The original story is about a recently bereaved and highly controlling mother of five daughters, one of whom, the plainest, is from her first marriage.  

This widow, Bernarda Alba (Siobhan Redmond), insists on enforcing extended mourning on her already isolated girls.  Tensions are high in such a pressured atmosphere and when a marriage is arranged sexual jealousy becomes part of the mix, the climax is both shocking and inevitable. 

Munro has transposed this tale, which in Lorca’s words is about “women in the villages of Spain”, to a Glasgow gangland family where violence and control are part of every day survival.

The opening set is like an advert for one of these sofa warehouses – all pale leather, pale carpet, corner units and nothing out of place.  Very nouveau riche.  Along with the six female portraits, there is a Spanish fan on a wall, a nod to their ill-gotten villa in Spain but also to the play’s roots.

There are lots of references to fiddling the social in spite of their trappings of wealth, setting the tone for their edgy, dangerous life. They refer to living in the ‘scheme’ a lot, which either means they still use the language of their class or that they have physically stayed close to their roots despite their wealth. They do live ‘above the shop’ i.e. the El Paso club whose neon light crackles on and off throughout the performance. 

Two of the characters, Adie and Marty sound more Bearsden than Barmulloch, so maybe Mr and Mrs. Alba splashed out on a private education on these two.  Bernarda Alba belies the myth of the cosseted gangster’s wife, seemingly ignorant of her lavish lifestyle’s source, as she steps easily into her dead husband’s shoes and emasculates the house by immediately and unsentimentally ordering the clearing out of his things.
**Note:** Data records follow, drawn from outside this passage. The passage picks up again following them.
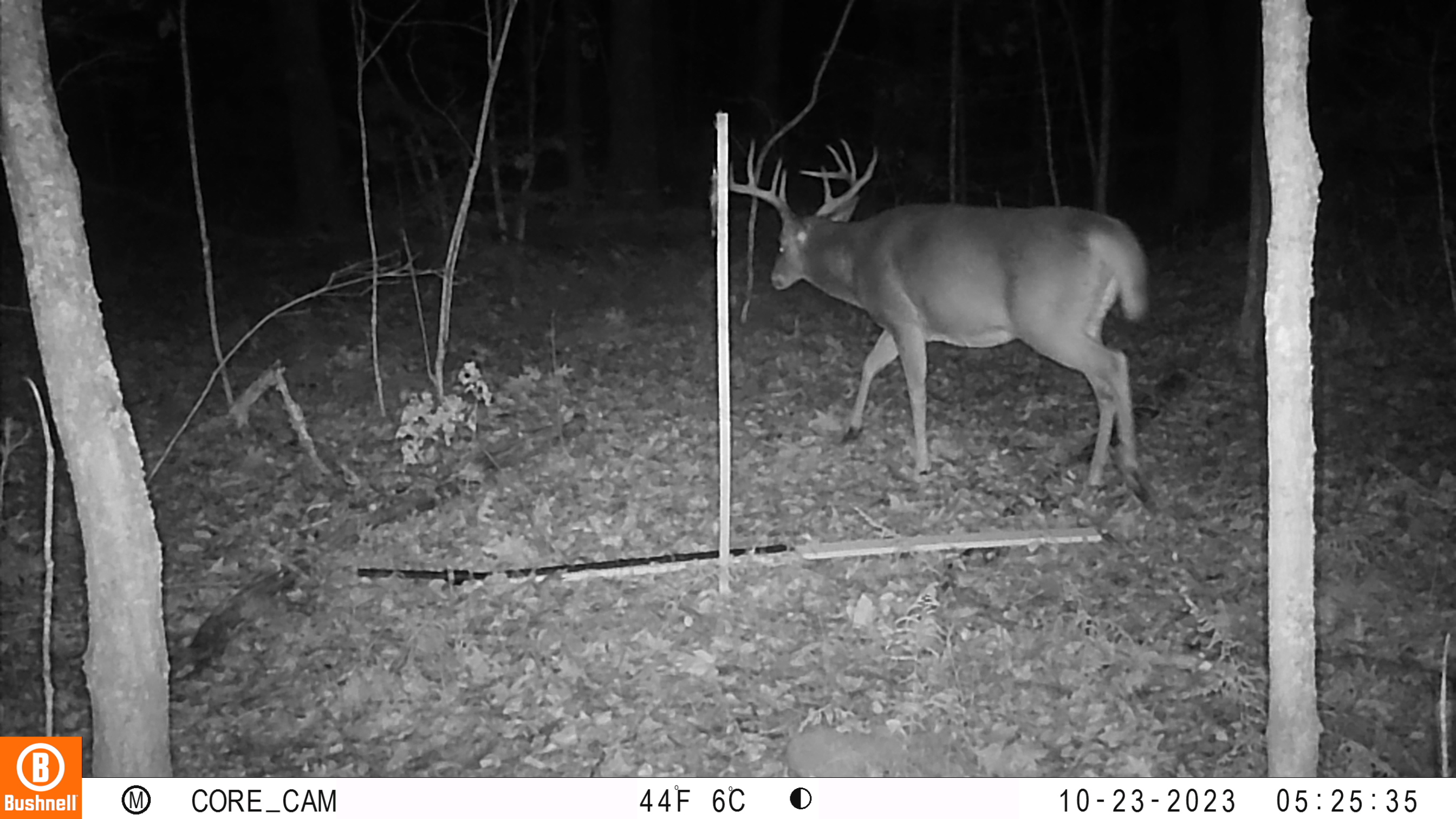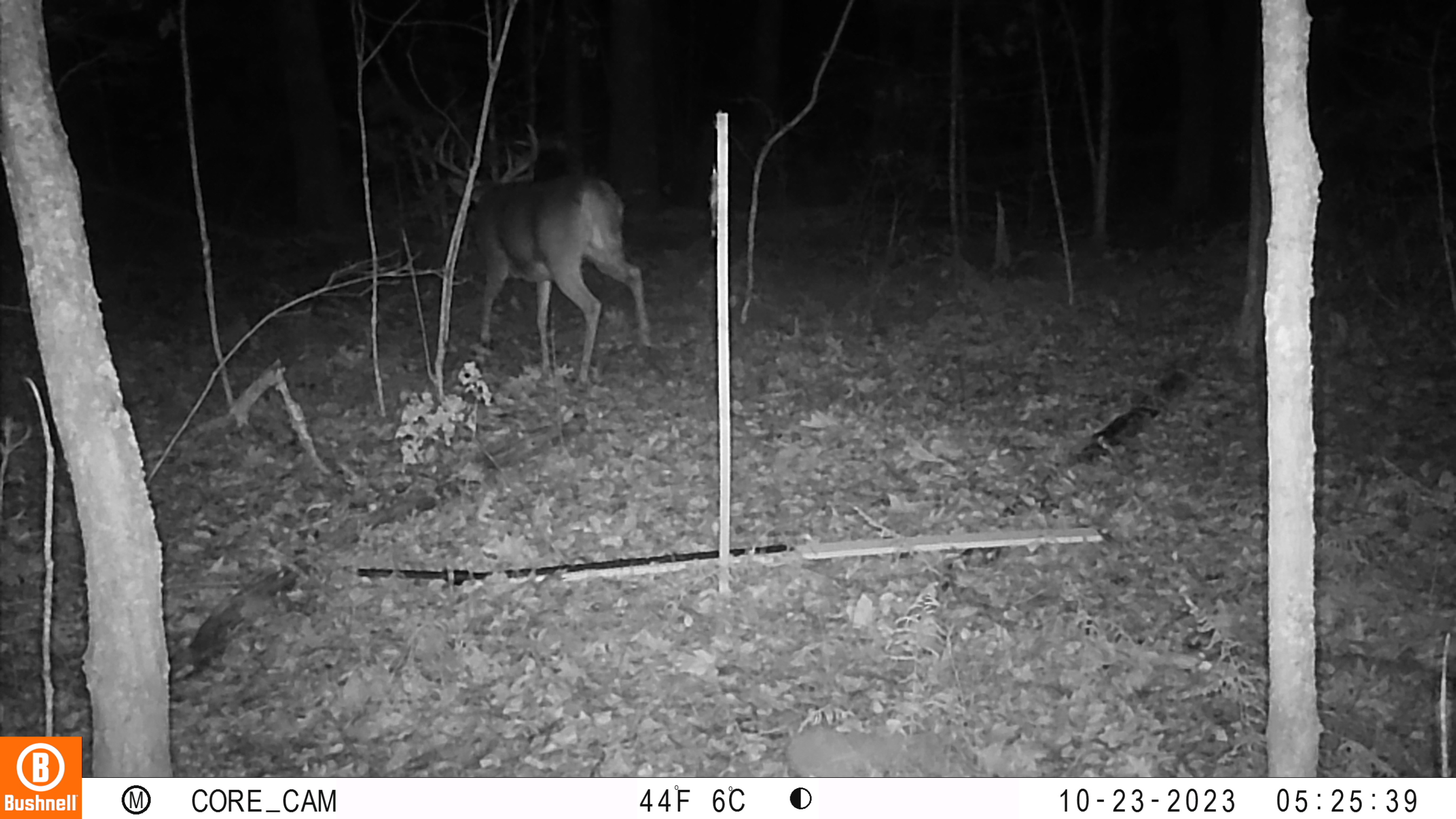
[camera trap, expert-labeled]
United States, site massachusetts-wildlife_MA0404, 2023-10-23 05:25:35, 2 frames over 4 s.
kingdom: Animalia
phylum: Chordata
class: Mammalia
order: Artiodactyla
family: Cervidae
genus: Odocoileus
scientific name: Odocoileus virginianus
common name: white-tailed deer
The daughters live in the cabin fever atmosphere of a strange celibate bordello or a highly sexed convent. While it is hard to believe that modern women would obey such extreme restrictions, the utter controlling nature of this fierce matriarch, along with a baseball bat, make it convincing.  The enforced mourning in the original play was symbolically broken by the youngest daughter wearing green, and this is repeated in Munro’s version. Ultimately, it is outward appearance that matters to Bernarda as she forces the black of mourning on her girls and plays to the paparazzi.

Lorca was killed by Fascists before his play was ever performed for having leftist views and for being homosexual.  It can be no accident in the text that the El Paso club is the venue for a gay wedding that ends up in serious gay bashing. Throughout the play, the character, Penny( Myra McFadyen), an old school friend of Bernarda and now club employee, acts as a narrator through her dialogue.  She is both convincing and comic.  She has her cowboy boots firmly planted on the ground but it is Bernarda’s mother, Mary (Una McLean), also locked away in her demented goonie, who expresses truth when she reverts to her childhood of open doors, of Mammy and Daddy, of laughter, sun and kisses as she symbolically releases her briefly captured doo. This 12 strong  all female cast  shows survival techniques  in its many forms.